When presented with this news, Kemp sinks into a 34-34 tie with Perdue, while Jones ticks down slightly to 10%. And sure enough, Trump went ahead and endorsed Perdue's nascent campaign on Tuesday over Kemp whose rejection of the Big Lie single handedly turned the governor from Trump favorite to outcast.
It’s absolutely fine for pollsters to ask questions like this, which are known as informed ballot tests, as long as they do so after they ask about the horserace without any prompting. And this finding does indeed tell us that Perdue could benefit mightily in the primary by making sure no one forgets he’s Trump’s chosen candidate.
What’s not okay, though, is for media organizations to treat the results of the second question as though it represents the true results of the poll.

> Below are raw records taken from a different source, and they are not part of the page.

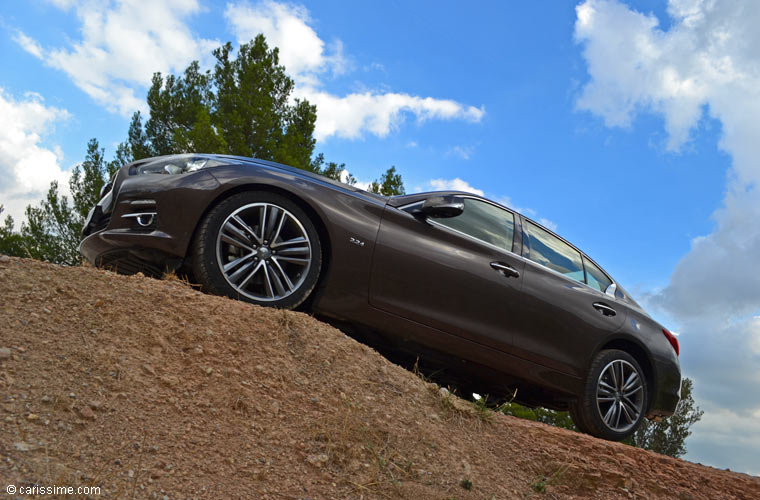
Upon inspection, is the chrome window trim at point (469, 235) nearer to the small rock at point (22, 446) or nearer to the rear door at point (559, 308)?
the rear door at point (559, 308)

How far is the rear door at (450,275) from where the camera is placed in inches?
171

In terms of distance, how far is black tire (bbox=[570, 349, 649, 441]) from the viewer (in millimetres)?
5309

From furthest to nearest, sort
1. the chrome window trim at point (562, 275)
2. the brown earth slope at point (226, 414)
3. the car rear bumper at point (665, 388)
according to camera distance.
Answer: the car rear bumper at point (665, 388) < the chrome window trim at point (562, 275) < the brown earth slope at point (226, 414)

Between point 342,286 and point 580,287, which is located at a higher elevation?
point 580,287

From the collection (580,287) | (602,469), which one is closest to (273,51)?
(580,287)

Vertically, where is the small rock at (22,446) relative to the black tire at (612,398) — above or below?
below

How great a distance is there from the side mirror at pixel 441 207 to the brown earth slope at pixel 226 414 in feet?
3.64

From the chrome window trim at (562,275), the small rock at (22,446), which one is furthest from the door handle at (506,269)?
the small rock at (22,446)

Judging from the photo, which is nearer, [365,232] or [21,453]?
[21,453]

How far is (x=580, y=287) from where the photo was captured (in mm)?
5449

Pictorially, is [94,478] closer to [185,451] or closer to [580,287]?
[185,451]

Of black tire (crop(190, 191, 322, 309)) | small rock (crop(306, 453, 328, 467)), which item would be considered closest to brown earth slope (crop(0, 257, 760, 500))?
small rock (crop(306, 453, 328, 467))

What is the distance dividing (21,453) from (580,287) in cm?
441

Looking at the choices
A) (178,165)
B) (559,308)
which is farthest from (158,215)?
(559,308)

As Inside Elections’ Jacob Rubashkin writes, “Trump has already endorsed Perdue, yes, but that hasn't made the race a dead heat. Kemp begins with a 19-point lead.” He adds, “That's the reflection of reality. Everything else in the poll is simulated and far less notable.”
It's simulated because Perdue has yet to actually communicate Trump's endorsement to primary voters, something that's much more time-consuming and expensive to do compared with a pollster simply sharing that information with a few hundred respondents in a survey.
It’s quite possible, of course, that whatever lead Kemp starts with will collapse by May's primary after Perdue and his forces have had half a year to play up Trump's preference for the challenger every chance they get, but that doesn’t mean we can treat the informed ballot question as the true state of the race. Kemp himself will not lack for resources, and he’ll have the chance to spread his own narrative about Perdue, who lost re-election in a January runoff that helped cost Team Red the Senate.
There’s no way to know if the governor’s messaging will sink in, of course, but Kemp will at least have a chance to convince voters that the race is something other than just a fight between the Trump-endorsed Perdue and himself. After all, plenty of candidates Trump has backed have nonetheless gone down to defeat—and that's something reporters and analysts alike shouldn't lose sight of.